Monday, September 24, 2007

 

Session 1 / Pamela Kember

Pamela Kember
(Lecturer Art History & Theory Hong Kong Art School)
(香港藝術學院藝術史及理論講師)

Residual Spaces - Marking Stories; Visual Art from Hong Kong

My title relates to Hong Kong, on multiple levels, as it is firstly plays on the word ‘reside’ and ‘dual’, to denote a city that has existed and lies between two or more histories- Colonial and Chinese. It also begins with a question, raised by Simon Leung, now living and teaching at the University of California, Irvine, “ How, for example, does an artist born and raised in Hong Kong, which for more than a decade was the site of Vietnamese refugee camps, renegotiate his [her] subjectivity from being Asian to being Other? I am interested to talk about such issues in order to reconsider Hong Kong's current art scene in relation to its past.
For as far back as Vasari’s ‘Lives of the Artists’, to Gombrich’s ‘The Story of Art’, questions have been raised as to: When does art begin? Who gets included? Are the stories true? Have such questions been raised in respect of art from Hong Kong, for if not, how can we suggest if these are still relevant points to debate, or can we suggest what kind of renegotiations there are for an ‘authentic dialogue’ with stories about Hong Kong's art ? Dialogues that do not merely re-present such structures, as, post colonialist theory, or 'identity crisis', but really engage with Hong Kong as a place, that Paul Chan, (born here, now based in New York,) sees its citizens as being, ‘the first post modern subjects, split between two or more languages, and passports people 'that form a strange amalgamation of Eastern and Western'. Yet we might also see those artists who were either born here and studied abroad, to those who have subsequently returned and who are attempting to either 'de-link' themselves, as he suggests, from both their colonial past, and Chinese cultural heritage, to inhabit a new residing/ dual space - cut off from, or separate to the presiding status quo.
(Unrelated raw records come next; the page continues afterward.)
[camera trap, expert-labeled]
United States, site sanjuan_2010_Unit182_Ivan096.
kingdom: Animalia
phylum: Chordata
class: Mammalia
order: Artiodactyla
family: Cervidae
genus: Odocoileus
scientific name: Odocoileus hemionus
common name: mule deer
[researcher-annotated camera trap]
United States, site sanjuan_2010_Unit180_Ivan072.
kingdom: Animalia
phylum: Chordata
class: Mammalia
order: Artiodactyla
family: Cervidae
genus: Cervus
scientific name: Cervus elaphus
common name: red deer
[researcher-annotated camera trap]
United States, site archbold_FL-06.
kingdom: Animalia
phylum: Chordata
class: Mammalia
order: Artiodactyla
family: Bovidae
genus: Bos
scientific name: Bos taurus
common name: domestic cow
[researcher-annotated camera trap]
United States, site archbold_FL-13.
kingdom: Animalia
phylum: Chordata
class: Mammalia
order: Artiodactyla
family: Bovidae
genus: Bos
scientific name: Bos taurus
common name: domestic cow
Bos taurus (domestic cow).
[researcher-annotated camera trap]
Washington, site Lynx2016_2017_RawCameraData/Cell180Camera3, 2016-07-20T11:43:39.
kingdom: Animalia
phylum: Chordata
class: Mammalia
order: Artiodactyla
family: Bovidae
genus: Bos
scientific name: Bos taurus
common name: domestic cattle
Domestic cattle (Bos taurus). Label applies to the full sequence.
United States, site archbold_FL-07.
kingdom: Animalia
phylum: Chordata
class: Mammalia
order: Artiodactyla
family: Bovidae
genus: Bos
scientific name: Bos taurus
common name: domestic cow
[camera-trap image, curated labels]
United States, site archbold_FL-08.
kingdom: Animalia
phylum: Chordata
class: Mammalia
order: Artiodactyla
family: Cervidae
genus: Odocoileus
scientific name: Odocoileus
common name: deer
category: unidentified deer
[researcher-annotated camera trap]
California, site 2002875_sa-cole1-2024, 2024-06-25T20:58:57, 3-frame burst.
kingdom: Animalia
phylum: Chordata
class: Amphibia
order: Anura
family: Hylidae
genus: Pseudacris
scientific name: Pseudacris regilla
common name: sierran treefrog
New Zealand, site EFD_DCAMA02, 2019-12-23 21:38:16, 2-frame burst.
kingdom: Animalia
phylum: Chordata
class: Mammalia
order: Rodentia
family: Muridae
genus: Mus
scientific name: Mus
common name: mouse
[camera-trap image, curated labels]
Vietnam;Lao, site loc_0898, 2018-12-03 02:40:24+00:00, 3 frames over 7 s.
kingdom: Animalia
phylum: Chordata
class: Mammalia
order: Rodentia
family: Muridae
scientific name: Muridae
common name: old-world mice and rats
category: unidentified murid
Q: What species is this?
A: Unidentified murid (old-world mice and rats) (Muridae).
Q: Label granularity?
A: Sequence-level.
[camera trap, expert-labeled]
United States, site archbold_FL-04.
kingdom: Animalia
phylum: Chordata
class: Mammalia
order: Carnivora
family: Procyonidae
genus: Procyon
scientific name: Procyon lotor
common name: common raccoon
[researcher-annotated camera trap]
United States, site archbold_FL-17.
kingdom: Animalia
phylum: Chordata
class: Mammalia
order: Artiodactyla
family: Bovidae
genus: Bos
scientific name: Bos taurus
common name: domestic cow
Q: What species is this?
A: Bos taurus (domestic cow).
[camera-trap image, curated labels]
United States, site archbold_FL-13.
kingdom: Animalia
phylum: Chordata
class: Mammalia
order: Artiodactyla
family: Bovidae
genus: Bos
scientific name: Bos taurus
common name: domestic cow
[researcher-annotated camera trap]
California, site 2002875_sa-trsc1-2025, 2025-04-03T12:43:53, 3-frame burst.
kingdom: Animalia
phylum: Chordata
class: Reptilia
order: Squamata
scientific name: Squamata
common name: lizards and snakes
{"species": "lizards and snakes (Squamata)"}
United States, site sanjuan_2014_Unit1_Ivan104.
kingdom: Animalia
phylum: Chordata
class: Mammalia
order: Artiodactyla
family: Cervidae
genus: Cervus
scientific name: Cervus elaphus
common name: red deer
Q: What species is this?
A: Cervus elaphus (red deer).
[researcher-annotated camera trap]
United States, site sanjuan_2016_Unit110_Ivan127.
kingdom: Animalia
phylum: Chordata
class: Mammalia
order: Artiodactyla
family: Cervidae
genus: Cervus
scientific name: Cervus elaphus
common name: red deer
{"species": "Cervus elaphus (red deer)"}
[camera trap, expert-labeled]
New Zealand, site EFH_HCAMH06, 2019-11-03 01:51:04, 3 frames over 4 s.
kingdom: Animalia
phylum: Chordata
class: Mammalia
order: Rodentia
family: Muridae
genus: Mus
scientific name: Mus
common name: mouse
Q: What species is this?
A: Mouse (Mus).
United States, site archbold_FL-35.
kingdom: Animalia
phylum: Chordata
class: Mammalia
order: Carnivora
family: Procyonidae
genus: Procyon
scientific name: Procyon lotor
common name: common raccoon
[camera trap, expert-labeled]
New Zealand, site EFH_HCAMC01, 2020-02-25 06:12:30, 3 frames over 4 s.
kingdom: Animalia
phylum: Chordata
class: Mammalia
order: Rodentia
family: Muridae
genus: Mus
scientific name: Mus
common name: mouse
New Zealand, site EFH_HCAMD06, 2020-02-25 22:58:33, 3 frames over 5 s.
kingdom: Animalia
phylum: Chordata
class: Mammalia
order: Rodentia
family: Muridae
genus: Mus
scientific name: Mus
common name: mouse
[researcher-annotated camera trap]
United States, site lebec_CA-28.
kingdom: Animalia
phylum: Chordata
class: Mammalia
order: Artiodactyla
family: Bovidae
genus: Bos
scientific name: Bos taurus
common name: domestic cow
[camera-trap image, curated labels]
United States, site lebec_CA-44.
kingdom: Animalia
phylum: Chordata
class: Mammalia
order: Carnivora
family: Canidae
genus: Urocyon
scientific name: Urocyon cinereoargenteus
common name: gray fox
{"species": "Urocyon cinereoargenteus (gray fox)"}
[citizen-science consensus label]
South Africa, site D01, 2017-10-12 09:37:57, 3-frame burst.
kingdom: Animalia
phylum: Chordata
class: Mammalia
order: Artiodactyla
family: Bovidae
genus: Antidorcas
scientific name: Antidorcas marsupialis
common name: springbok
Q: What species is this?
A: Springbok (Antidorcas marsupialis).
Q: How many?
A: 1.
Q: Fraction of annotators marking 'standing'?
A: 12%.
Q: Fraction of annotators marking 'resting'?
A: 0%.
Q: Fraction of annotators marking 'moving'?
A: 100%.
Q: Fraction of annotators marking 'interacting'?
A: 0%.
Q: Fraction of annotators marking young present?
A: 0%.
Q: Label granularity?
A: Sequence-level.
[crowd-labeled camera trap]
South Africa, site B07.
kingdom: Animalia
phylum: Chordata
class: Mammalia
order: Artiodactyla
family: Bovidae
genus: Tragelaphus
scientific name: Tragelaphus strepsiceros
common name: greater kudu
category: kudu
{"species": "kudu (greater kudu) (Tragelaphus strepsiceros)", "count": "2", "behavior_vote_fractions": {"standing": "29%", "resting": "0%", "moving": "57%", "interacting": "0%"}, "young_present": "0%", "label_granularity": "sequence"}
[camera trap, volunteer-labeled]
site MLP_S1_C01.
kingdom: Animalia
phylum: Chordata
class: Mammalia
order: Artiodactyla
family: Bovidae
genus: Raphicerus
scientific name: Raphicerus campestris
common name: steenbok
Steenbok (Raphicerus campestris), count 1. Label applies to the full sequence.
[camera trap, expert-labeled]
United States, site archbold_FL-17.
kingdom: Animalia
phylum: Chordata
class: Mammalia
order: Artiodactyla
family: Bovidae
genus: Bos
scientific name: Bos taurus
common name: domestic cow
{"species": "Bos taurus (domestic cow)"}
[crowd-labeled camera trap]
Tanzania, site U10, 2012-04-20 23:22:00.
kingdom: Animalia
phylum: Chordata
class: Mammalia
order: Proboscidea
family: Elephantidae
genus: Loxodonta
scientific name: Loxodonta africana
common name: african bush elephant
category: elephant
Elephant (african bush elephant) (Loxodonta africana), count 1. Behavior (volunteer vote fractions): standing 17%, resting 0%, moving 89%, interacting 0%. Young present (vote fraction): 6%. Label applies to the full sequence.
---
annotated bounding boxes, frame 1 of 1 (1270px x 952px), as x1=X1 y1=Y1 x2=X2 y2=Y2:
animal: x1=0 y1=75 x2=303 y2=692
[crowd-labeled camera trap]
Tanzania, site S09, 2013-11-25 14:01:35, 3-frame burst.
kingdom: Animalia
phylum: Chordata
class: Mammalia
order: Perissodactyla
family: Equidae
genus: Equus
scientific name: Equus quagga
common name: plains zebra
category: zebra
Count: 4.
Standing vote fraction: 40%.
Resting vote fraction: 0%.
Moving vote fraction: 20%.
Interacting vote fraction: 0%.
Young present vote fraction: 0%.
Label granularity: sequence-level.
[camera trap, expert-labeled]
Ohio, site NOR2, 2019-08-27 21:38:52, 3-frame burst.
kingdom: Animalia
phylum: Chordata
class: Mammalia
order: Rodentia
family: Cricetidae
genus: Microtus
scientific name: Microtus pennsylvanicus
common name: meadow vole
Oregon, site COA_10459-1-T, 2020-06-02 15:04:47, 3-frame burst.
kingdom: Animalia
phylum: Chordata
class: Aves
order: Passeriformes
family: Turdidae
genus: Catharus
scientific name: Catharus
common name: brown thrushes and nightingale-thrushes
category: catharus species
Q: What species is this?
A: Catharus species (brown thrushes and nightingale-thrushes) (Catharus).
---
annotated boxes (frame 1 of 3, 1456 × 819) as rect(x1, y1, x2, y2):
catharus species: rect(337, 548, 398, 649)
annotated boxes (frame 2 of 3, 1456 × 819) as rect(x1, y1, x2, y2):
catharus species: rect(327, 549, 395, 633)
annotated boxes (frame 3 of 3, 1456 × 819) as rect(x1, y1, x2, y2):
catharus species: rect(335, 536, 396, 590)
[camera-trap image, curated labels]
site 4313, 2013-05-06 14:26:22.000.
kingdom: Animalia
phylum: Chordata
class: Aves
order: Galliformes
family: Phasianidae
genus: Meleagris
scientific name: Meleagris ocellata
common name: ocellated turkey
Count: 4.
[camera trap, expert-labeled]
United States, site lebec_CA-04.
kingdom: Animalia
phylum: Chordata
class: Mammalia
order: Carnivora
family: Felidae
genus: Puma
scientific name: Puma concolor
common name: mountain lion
Because, as much as there are difficulties of writing about the visible marks in painting and drawing, art historian, James Elkin's suggests that for any critic or historian, there are problems with writing, or more precisely theorizing about hidden histories in art. Also for those interested in issues of ‘historical authenticity’ how might we choose to relate to the many histories still to emerge on Hong Kong's visual art, and who is writing the story so far?